In the meantime, we’ll try to avoid the general malaise that makes us wonder why, if things are objectively quite good for the music business, do so many musicians feel so subjectively bad?
Obviously, haters gonna hate, and status anxiety never sleeps. But it can’t just be the narcissism of small differences that provoked Trevor Jackson to start taking shots at Aphex Twin yesterday.
No one:
Trevor Jackson:
Perhaps this random drive-by occurred because we are all trying to survive in an information environment where a cunty cheap shot will earn you 10x the engagement of anything else you might post. This is a time when our worst online outbursts are the ones that get amplified the most.
At least Trevor had the good humor to make a joke out of his own lesser angles. It’s just a shame that far fewer people will see it.
TAKEAWAYS
Salient statements from this week’s music news.
1. Bandlab Passes 100 Million Users
When Spotify talks about hobbyists, this is who we envision.
Takeaway: At least one bonafide hit emerged from Bandlab’s 100 million creators. dv4d broke onto Billboard Hot 100 in 2022 with “Romantic Homicide,” a track he created in the app that also resulted in his signing with UMG’s Interscope/Darkroom label.
2. Why Are IFPI & MIDiA’s 2023 Revenue Figures So Far Apart?
MIDiA’s figure, which measures "expanded rights” in addition to global recorded music revenue, was $35.1 billion — nearly 23% higher than the IFPI’s $28.6 billion.
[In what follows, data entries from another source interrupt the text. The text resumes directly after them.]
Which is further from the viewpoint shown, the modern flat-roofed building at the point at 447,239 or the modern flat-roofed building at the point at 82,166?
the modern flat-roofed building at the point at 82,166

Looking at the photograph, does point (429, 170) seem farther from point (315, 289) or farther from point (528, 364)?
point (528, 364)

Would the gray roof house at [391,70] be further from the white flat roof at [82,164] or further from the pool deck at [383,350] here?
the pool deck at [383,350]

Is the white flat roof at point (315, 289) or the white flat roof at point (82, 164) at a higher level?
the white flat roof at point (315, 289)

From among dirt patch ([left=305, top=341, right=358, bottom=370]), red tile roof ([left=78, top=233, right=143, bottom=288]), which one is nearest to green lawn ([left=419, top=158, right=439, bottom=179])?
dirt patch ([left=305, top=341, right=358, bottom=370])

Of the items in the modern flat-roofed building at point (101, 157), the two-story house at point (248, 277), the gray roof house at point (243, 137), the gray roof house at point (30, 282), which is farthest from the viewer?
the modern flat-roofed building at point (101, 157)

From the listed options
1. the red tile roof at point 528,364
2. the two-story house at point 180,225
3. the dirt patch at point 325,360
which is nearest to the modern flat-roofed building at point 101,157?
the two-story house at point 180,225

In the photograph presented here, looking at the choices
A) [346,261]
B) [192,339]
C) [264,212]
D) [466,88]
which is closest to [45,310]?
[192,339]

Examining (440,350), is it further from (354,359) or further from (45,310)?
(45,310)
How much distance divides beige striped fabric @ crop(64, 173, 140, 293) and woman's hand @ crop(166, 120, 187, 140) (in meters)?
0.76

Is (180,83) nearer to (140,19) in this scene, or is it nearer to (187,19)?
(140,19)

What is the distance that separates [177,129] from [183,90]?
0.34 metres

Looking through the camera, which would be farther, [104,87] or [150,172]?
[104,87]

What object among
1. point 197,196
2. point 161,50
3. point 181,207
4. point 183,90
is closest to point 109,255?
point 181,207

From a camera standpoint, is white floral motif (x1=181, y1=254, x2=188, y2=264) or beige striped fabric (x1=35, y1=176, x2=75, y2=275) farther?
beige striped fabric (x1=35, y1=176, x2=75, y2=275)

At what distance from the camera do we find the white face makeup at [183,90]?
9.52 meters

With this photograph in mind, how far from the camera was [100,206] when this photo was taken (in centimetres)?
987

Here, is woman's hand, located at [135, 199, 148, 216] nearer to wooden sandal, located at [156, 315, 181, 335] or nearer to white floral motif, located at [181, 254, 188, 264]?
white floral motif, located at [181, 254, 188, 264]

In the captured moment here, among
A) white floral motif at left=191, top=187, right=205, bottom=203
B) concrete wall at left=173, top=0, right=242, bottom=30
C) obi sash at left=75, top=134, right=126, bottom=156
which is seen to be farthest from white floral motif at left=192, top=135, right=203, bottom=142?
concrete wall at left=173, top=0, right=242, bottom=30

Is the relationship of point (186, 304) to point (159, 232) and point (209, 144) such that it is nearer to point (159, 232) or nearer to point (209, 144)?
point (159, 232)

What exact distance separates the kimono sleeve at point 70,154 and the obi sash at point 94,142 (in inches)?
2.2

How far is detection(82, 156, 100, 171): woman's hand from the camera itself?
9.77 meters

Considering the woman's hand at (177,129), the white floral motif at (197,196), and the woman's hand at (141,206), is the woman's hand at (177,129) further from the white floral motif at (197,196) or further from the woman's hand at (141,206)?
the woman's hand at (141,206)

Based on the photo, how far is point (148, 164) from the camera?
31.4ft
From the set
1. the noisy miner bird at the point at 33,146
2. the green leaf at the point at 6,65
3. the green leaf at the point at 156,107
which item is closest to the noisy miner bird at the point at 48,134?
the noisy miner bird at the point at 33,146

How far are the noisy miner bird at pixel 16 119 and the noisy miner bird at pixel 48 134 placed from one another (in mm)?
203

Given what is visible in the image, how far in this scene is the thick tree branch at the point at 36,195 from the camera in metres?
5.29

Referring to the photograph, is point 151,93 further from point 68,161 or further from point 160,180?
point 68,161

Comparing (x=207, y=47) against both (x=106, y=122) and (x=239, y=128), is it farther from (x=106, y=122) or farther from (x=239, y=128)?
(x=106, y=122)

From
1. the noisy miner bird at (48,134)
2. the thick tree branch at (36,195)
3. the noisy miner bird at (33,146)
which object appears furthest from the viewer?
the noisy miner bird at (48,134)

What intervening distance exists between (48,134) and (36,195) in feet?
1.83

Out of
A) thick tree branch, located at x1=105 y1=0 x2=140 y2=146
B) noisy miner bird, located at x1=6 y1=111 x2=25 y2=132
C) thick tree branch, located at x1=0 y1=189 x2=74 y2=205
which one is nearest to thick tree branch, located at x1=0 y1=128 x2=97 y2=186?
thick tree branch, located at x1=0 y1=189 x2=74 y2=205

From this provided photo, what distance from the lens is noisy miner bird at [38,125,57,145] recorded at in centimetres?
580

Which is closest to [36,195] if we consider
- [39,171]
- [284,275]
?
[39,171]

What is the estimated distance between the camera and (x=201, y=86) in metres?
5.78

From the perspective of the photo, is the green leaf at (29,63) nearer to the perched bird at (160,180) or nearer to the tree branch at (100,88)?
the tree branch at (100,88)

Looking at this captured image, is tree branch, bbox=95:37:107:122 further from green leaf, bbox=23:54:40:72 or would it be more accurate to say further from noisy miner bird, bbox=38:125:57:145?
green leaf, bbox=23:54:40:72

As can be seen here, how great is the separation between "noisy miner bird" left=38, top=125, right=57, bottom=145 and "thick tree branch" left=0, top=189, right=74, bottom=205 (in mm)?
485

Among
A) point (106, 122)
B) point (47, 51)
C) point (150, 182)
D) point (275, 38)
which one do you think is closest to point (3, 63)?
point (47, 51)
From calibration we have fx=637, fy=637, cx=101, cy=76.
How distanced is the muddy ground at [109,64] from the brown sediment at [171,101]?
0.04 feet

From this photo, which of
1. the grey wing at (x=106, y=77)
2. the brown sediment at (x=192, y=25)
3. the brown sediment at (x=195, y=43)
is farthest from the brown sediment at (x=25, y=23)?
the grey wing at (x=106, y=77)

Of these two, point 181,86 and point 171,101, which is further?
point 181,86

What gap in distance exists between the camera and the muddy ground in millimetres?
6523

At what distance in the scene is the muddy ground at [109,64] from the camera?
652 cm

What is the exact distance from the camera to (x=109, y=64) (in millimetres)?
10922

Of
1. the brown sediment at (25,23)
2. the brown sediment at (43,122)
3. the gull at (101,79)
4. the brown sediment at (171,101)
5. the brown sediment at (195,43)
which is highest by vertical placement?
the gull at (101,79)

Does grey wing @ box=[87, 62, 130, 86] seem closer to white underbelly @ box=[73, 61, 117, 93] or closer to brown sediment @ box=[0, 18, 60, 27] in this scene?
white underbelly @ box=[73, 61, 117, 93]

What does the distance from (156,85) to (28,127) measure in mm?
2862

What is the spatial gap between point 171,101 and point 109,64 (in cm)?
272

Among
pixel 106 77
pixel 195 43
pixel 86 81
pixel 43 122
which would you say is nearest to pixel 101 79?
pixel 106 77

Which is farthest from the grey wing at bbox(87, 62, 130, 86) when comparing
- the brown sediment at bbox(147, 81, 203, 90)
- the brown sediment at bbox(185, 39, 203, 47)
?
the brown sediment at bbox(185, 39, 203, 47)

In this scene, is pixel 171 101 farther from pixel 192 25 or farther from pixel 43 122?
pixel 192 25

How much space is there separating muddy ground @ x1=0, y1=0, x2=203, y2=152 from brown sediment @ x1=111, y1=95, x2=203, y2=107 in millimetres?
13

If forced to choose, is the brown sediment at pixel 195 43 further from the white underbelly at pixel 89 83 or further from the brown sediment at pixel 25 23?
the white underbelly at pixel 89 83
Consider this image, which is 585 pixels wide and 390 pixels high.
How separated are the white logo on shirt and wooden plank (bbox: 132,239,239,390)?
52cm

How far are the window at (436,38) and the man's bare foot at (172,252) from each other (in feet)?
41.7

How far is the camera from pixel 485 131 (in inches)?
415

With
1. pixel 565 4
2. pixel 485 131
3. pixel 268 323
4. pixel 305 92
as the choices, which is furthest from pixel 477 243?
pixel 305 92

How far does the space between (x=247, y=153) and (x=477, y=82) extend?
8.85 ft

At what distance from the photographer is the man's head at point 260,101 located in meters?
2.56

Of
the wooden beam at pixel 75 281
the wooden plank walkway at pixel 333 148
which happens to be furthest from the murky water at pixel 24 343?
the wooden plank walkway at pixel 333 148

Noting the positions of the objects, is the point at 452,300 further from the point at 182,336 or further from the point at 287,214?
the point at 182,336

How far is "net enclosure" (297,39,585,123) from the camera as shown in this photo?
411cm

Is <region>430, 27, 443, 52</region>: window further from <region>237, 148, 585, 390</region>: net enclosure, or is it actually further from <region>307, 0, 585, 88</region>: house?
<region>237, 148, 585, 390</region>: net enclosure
Takeaway: Broader measurements will be crucial for tracking the recorded music business of the future. Record labels will pursue “superfans” through products and services that may not produce typical sales and streams.
3. Box Set Contains Scents Inspired by Classic Albums
The $200 collection benefits non-profit radio station dublab and the Institute for Art and Olfaction.
Takeaway: Kraftwerk's Computer World, for example, has notes of circuit boards, heated metal and LED lighting. The Velvet Underground's album boasts overripe banana under a hot halogen light, with acrid cigarette smoke and a touch of black leather.